**Required work:** Read through the data and report every line in which the word "percentage" occurs.

**Provided information:**
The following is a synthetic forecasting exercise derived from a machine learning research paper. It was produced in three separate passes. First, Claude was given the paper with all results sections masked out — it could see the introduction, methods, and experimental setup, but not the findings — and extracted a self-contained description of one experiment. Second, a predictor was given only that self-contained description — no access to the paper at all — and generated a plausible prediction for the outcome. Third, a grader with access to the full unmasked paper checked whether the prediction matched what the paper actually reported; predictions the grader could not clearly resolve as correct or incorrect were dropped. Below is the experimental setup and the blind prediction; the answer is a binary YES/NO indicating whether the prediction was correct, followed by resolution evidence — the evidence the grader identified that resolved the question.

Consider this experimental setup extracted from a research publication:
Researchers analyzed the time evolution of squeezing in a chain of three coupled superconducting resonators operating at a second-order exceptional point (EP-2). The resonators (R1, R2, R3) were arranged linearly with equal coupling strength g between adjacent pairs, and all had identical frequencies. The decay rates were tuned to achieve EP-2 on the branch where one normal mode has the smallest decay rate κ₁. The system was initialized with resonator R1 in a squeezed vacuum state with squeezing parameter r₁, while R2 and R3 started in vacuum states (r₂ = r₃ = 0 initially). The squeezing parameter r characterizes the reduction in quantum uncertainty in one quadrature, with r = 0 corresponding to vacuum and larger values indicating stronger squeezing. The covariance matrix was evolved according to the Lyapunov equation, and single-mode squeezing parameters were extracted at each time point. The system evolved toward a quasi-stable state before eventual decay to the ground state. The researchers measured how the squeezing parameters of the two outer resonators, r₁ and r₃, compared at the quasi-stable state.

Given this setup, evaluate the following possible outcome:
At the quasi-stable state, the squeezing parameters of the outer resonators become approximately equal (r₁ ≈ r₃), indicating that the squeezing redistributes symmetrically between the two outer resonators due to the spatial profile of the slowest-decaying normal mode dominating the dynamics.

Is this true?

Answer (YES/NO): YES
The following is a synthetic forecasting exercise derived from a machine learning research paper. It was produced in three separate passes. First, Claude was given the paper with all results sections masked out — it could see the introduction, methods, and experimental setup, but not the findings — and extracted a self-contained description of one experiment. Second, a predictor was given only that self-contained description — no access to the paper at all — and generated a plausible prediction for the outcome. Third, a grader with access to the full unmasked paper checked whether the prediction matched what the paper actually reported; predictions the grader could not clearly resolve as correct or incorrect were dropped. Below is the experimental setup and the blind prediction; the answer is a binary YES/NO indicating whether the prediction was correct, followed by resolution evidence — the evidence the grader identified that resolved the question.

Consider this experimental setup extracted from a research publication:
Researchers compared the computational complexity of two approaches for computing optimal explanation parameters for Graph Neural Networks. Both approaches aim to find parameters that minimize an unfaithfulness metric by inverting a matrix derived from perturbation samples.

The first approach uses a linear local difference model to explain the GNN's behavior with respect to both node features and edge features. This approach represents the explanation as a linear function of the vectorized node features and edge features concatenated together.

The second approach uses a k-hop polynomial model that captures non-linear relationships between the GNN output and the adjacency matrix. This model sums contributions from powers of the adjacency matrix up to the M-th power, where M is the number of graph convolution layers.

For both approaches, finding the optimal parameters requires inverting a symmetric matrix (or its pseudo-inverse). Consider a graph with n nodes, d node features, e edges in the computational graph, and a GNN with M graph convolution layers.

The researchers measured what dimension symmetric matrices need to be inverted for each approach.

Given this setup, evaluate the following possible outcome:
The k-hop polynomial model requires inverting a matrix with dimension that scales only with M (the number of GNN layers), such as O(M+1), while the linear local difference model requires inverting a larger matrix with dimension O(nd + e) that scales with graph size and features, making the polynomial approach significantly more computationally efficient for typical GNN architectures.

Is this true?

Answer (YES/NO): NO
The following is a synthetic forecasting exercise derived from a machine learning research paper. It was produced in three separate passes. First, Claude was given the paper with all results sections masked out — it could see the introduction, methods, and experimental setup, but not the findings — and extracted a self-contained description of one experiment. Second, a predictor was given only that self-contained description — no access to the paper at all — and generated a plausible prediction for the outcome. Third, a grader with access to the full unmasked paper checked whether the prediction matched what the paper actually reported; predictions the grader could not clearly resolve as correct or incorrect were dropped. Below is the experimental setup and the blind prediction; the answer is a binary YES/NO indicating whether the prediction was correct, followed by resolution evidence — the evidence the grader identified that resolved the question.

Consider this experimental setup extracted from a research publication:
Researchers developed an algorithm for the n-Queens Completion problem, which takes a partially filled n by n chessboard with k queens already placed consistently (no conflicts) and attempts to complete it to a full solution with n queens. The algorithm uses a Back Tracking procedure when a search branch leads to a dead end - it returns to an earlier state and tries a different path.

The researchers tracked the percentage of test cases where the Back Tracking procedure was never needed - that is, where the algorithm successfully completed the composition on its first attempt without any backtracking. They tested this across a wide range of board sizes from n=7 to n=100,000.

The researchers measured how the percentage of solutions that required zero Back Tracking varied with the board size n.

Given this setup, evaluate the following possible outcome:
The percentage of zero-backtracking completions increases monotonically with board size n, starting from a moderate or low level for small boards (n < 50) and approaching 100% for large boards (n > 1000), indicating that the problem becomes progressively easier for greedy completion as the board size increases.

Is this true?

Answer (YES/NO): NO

**Response:**
The researchers tracked the percentage of test cases where the Back Tracking procedure was never needed - that is, where the algorithm successfully completed the composition on its first attempt without any backtracking. They tested this across a wide range of board sizes from n=7 to n=100,000.
The researchers measured how the percentage of solutions that required zero Back Tracking varied with the board size n.
The percentage of zero-backtracking completions increases monotonically with board size n, starting from a moderate or low level for small boards (n < 50) and approaching 100% for large boards (n > 1000), indicating that the problem becomes progressively easier for greedy completion as the board size increases.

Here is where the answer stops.